Tyler started to cry, which made me feel really bad. Vati started to cry too. With seventh graders, crying is contagious; in minutes you could have at least thirty hysterical tween girls on your hands.
/> “Okay, okay. Let’s calm down,” Mrs. Garrison said in her buttery monotone. “How are we going to make this right?”
Reagan’s hand shot up.
“Reagan,” said Mrs. Garrison.
“Okay.” She got up on her desk.
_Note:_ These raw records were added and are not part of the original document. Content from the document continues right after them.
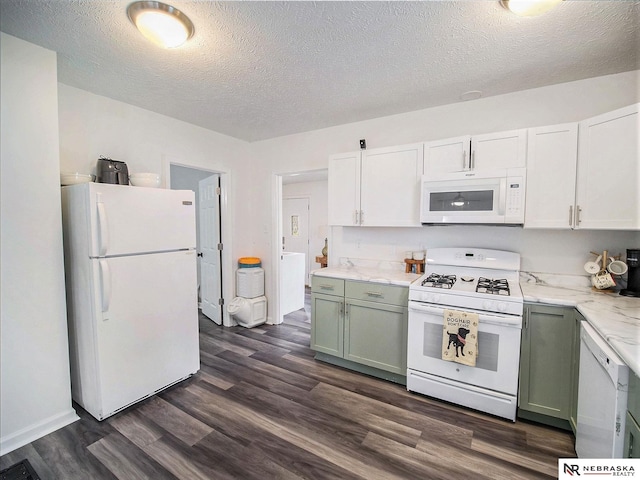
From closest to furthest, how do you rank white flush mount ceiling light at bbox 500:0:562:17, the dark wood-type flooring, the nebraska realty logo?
the nebraska realty logo → white flush mount ceiling light at bbox 500:0:562:17 → the dark wood-type flooring

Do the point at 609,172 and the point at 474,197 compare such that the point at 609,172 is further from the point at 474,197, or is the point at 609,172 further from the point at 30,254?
the point at 30,254

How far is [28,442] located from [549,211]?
3917mm

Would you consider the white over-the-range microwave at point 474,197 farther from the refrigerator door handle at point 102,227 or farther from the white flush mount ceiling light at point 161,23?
the refrigerator door handle at point 102,227

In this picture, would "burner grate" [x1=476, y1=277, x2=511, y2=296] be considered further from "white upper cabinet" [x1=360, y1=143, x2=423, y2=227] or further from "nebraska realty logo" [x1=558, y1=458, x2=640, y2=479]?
"nebraska realty logo" [x1=558, y1=458, x2=640, y2=479]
I guess the desks were like our podiums, but every time one of us got up there the teachers sort of put their hands in the air like they were there to save us if we fell. “It sounds like they feel taken advantage of. That is what I am hearing.” All the townspeople nodded.
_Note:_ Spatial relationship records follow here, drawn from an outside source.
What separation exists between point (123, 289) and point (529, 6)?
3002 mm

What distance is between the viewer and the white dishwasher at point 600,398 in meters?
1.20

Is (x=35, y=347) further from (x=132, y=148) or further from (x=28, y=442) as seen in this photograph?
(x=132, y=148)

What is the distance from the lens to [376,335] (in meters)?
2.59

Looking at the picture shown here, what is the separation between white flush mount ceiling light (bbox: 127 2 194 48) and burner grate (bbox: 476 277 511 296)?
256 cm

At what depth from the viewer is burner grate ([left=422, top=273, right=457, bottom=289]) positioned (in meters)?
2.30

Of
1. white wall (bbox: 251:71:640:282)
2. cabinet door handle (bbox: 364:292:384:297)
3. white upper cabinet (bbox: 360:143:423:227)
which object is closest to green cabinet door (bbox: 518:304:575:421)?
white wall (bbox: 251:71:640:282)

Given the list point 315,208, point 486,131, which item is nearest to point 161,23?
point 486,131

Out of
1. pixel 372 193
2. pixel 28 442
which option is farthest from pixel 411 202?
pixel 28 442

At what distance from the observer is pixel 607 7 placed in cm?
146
“If we say we’re sorry, and maybe write a paper during recess about how we would feel if we got taken advantage of, maybe we can move on and let this water move under the bridge.”
Reagan is so sophisticated. Her mom has spoken to her like she was a thirty-year-old since she was three. My parents practically still sing me lullabies.
I raised my hand.
“Wren?” Mrs. Garrison said.
“Um, if we are going to do that—and I totally think we should because we feel bad and everything—can I use my computer? I fully intend to write more than two pages, and I really can’t write that much longhand.” I get special computer privileges because I’m dyslexic and have dysgraphia. Although I can draw an owl so it feels like it’s sitting right next to you, I have the handwriting of a four-year-old.
“That’s fine, Wren,” Mr. T said.
“I have one more thing to say.” Farah didn’t need to stand on her desk; when she spoke everyone in the class listened.
“I will write this paper, but I’m telling you something … if someone took advantage of me, I wouldn’t whine about it in a shitty meeting like this. I would use my six years of tae kwon do and kick their ass.”
4
Hanging out with Charlie, age twelve:
“This, you noodles, is called DUMBO!” Winston Fudge, Charlie’s dad, called out from the front of the Nosh van. Reagan, Farah, Vati, Charlie, and I all went to the same preschool. But once we got into elementary school, we didn’t see Charlie except on the weekends for playdates or soccer, or sometimes when Charlie invited me to ride in the Nosh van with him and his dad delivering catered meals to people. Nosh is now a huge catering company, but when Charlie’s parents started it, they cooked out of their kitchen on the Upper West Side and had an online menu; then people would order dishes to have in their fridges to nosh on, get it? Nosh?